Desert region of Kazakhstan

The Barsuki Desert is a desert zone in the Aktobe and Kyzylorda regions of Kazakhstan. It has two parts, the Greater Barsuki (Үлкен Борсық; Большие Барсуки) in the west and the Lesser Barsuki (Кіші Борсық; Малые Барсуки) in the east. They are elongated strips of sand desert parallel to each other and separated by a roughly 65 km wide stretch of non-desert terrain.

The sands of the deserts are the result of the weathering of Paleogene rocks; only the northern section of the Greater Barsuki was formed from more recent alluvial deposits.

==Geography==
The Barsuki are roughly aligned in a SSW - NNE direction. They are located at the southern end of the Turgay Depression, stretching from the northern coast of the Aral Sea in the Kyzylorda Region to the southeastern sector of the Aktobe Region. The Shalkar Basin extends to the west.

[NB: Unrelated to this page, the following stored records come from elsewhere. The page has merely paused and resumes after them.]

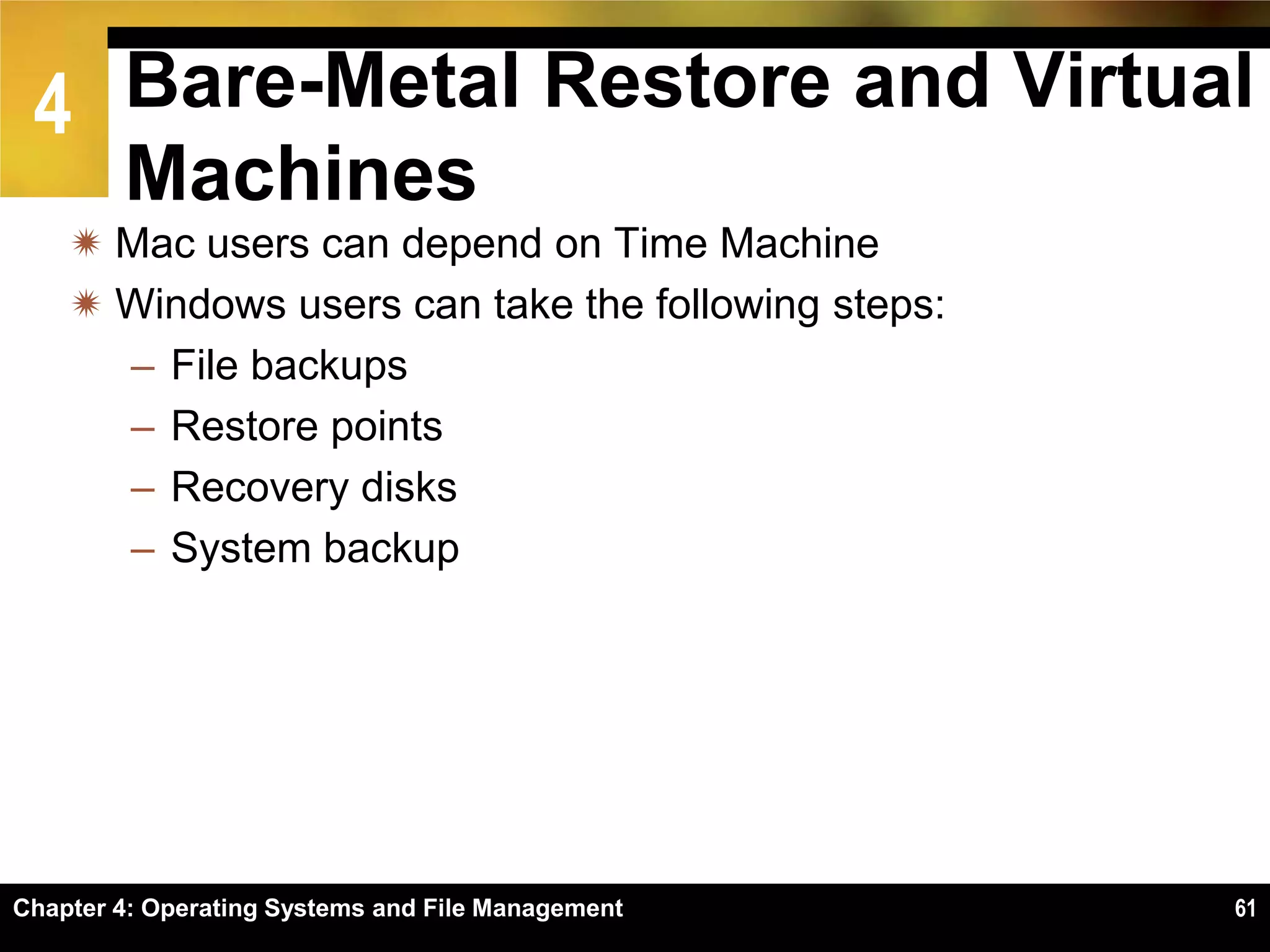 4 Bare-Metal Restore and Virtual
        Machines
     Mac users can depend on Time Machine
     Windows users can take the following steps:
      – File backups
      – Restore points
      – Recovery disks
      – System backup




Chapter 4: Operating Systems and File Management    61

The desert is sandy and receives very little rainfall. Its sands are subject to eolic action, forming mounds, ridges and dunes.

===Greater Barsuki===
The Greater Barsuki, also known as "Major Barsuki", has a length of 120 km, an average width of 25 km and an area of 3300 sqkm. It stretches from the area southeast of Begimbet in the south to a little to the northeast of Shalkar town.

===Lesser Barsuki===
The Lesser Barsuki, also known as "Minor Barsuki", lies to the east of its greater neighbor and stretches for 80 km from Butakov Bay in the North Aral Sea by Akespe, to a little to the northwest of Karashokat in the Kyzylorda Region. Its width is between 10 km and 25 km. The average height is 150 m to 170 m, with the highest elevation of 213 m located roughly in the middle.

==Flora==
The vegetation of the flat areas consists mainly of xerophytic shrubs, including wormwood, saltwort and ephemeral plants. In the slopes of hills and ridges there are thickets of dzhuzgun, sand acacia, astragalus, kandym and chingil.